Jantho – Wakil Bupati Aceh Besar Tgk H Husaini A Wahab, angkat bicara terkait dengan dibebaskannya sejumlah mahasiswi yang terlibat dalam kasus prostitusi online.

Menurut Wabup yang biasa disapa Waled ini menilai, setiap pelanggar syariat Islam harus dihukum sesuai aturan yang telah ditetapkan dalam Qanun Syariat Islam.

Terkait dengan pembebasan mahasiswi terlibat prostitusi online tersebut, Waled mengatakan, itu merupakan ranah Polisi selaku penegak hukum.

Jika alasan pembebasan karena tidak ada bukti yang dapat menjerat mereka melakukan perbuatan tersebut, Waled mengatakan, itu merupakan kewenangan Polisi dalam menangani kasus tersebut.

“Sesuai aturan dalam syariat Islam, jika pelaku sudah mengakui melakukan zina atau perbuatan melanggar lain, sudah bisa dihukum tanpa perlu saksi.
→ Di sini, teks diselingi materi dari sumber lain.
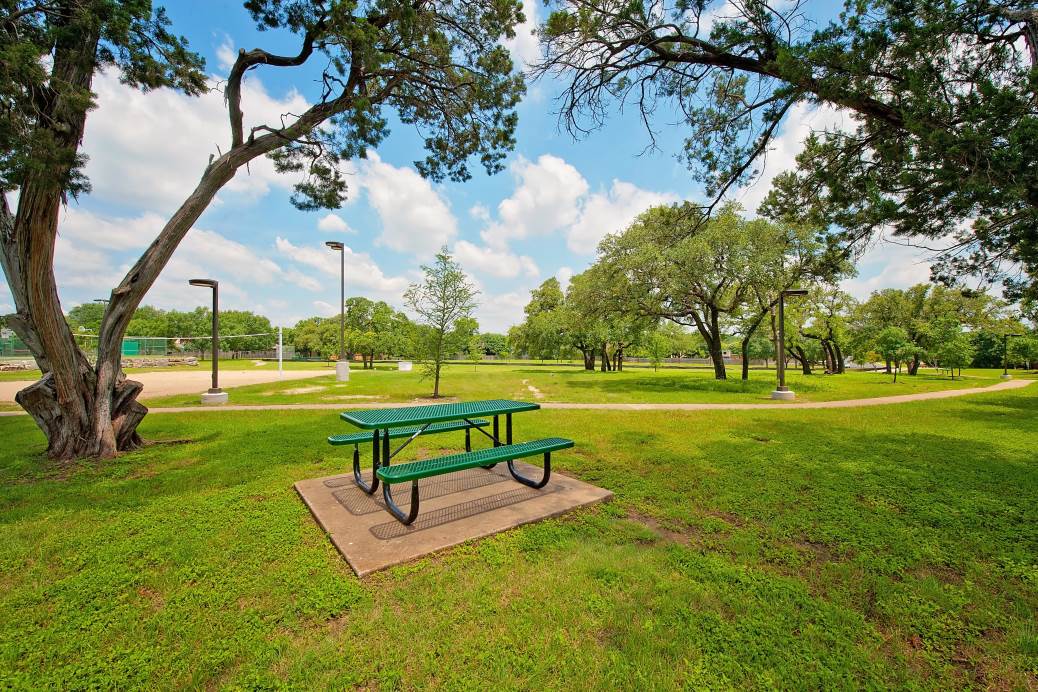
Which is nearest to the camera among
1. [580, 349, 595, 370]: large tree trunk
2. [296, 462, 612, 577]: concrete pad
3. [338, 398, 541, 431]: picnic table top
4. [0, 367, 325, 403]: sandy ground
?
[296, 462, 612, 577]: concrete pad

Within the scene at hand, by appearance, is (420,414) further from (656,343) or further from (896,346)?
(656,343)

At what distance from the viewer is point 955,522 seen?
150 inches

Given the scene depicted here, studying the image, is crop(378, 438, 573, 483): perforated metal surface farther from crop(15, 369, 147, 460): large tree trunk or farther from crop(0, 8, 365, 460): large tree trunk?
crop(15, 369, 147, 460): large tree trunk

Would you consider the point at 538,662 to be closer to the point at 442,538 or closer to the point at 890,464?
the point at 442,538

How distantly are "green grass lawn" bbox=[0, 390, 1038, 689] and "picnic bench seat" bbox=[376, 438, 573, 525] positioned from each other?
0.60 metres

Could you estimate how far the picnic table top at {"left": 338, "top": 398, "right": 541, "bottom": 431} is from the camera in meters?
3.97

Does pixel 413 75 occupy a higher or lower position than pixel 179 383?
higher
Pelaku sendiri sudah mengaku, jadi untuk apa lagi saksi,” tegasnya.

Lebih lanjut dikatakan, dirinya mengharapkan penegakan syariat Islam di Aceh khususnya di Aceh Besar dapat dilaksanakan secara kaffah.

“Kalau tidak dilaksanakan, untuk apa juga dibuat Qanun syariat Islam dan hukuman cambuk. Kalau setiap pelaku dibebaskan, masyarakat akan berpikir ini ada apa-apanya,” kata Waled.

“Penegakan syariat Islam harus dilaksanakan sesuai dan tidak pandang bulu. Jika telah terbukti bersalah, aturan harus dilaksanakan. Jangan mengundang laknat lagi ke Aceh,” pungkasnya.